Nearly 7 years ago, I wrote a post on how to run a development team. Recently, I was talking to someone who needed to run a team which wasn’t focused on software development. I told him that the same basic principles applied, but instead of focusing on the theory I simply laid out the practice. Re-reading the old post I realized that while I had conveyed the strategy that had worked for me and others, I had left out any specific tactical details.
Time to fix that by presenting the 4 things you must have to run a team effectively. You may decide to add other aspects to optimize for your specific situation but these are the items which are either in place or causing you trouble.
A backlog is simply a prioritized list of everything you know that needs to happen. Prioritization is key – in the absence of further instruction, a team member should be able to pull the highest priority item from the list to work on and know that it’s the right thing to do.
2. In Progress List
To run a team, you need to know what’s in progress. If you (and others) don’t know what’s being worked on, then you aren’t really managing. The easier it is for you, and the team, to see what’s in progress the better the chances of catching the “Whoa, why is that happening now!” moments before someone wastes time on the wrong thing.
3. Blocked Indicator
Almost as important as prioritizing the backlog of work, blocked items are where a manager can really shine. When a team member marks an item as blocked, it’s a way for them to say, “I can’t work on this further until _____ happens”. The faster you can make ______ happen, the better off the team is. Sometimes it doesn’t fall on you, there are outside influences like other teams, clients, vendors, etc. – know the difference. Read every blocked item and ask yourself if there’s some way in which you can help. Also, since the backlog is prioritized, a team member should be able to roll from a blocked item to the next item smoothly.
4. Finished Indicator
I’ve been surprised on numerous occasions to find out that a team has no “public” way to indicate that a task is finished nor see what other items are finished. The rational I’ve usually heard (and it’s almost always smaller teams and companies) is that finishing is what counts and the manager is usually informed. This sets up a communications bottleneck where everyone has to check with the manager to get overall status or (more likely) no one really pays attention to what’s getting completed. Having a way for everyone on the team to know what’s done not only gives the group a feeling for where projects stand, it also allows for the “Hold on there, Sparky – that’s not actually done because you forgot _____”. This is more common where projects have lots of dependencies amongst the tasks.

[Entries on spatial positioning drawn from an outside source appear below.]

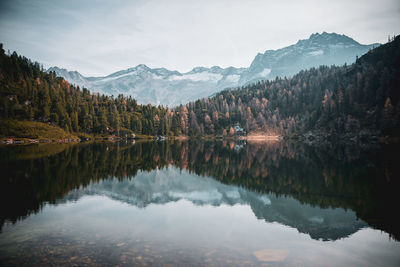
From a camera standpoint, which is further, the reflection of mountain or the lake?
the reflection of mountain

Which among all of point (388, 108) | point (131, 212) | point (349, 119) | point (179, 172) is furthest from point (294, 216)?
point (349, 119)

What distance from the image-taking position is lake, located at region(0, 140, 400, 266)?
47.9ft

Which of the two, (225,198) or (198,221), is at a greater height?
(198,221)

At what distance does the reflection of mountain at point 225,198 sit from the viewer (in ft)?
68.1

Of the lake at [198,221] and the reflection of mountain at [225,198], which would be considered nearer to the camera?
the lake at [198,221]

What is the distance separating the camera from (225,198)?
30.3 meters

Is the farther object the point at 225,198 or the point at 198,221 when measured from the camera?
the point at 225,198

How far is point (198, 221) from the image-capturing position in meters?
22.0

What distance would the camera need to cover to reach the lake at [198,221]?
14586 mm

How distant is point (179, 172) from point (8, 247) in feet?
116

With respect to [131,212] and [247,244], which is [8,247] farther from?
[247,244]

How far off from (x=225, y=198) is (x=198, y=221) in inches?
354

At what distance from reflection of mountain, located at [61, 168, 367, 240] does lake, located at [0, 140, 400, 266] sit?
135mm

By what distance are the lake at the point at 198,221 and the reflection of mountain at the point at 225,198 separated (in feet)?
0.44
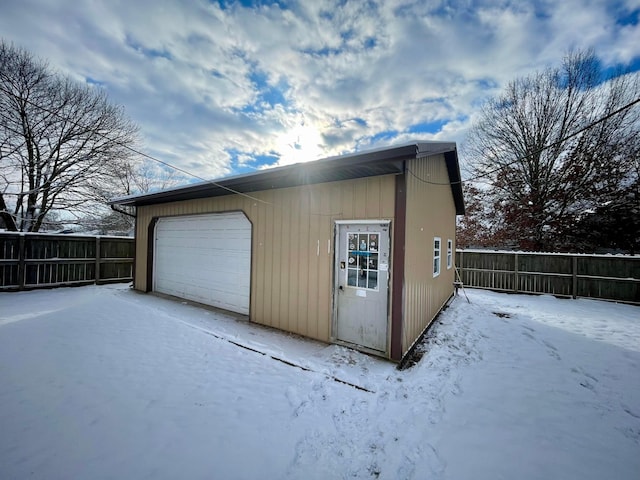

There are dozens of good options (and hundreds of bad ones) for tools to make this easy. My tool of choice for a team which is starting from scratch is Trello. Create 3 lists: Backlog, In Progress, and Done. Add one label called Blocked and make it red. Boom! In 5 minutes (literally) you are now ready to start prioritizing and monitoring work while keeping an eye out for blockages. A lot of teams will later “graduate” to a more formal system, but getting the initial mechanics in place is critical and you don’t want to spend hours or days hunting around for the “perfect” solution until you’ve got things humming along enough that more advanced functionality makes sense.
If you feel your work day is too chaotic or your team could be performing more efficiently, chances are you’re missing one of the 4 items above. Do yourself and your crew a favor and put just a little process in place so you can start to troubleshoot and stabilize.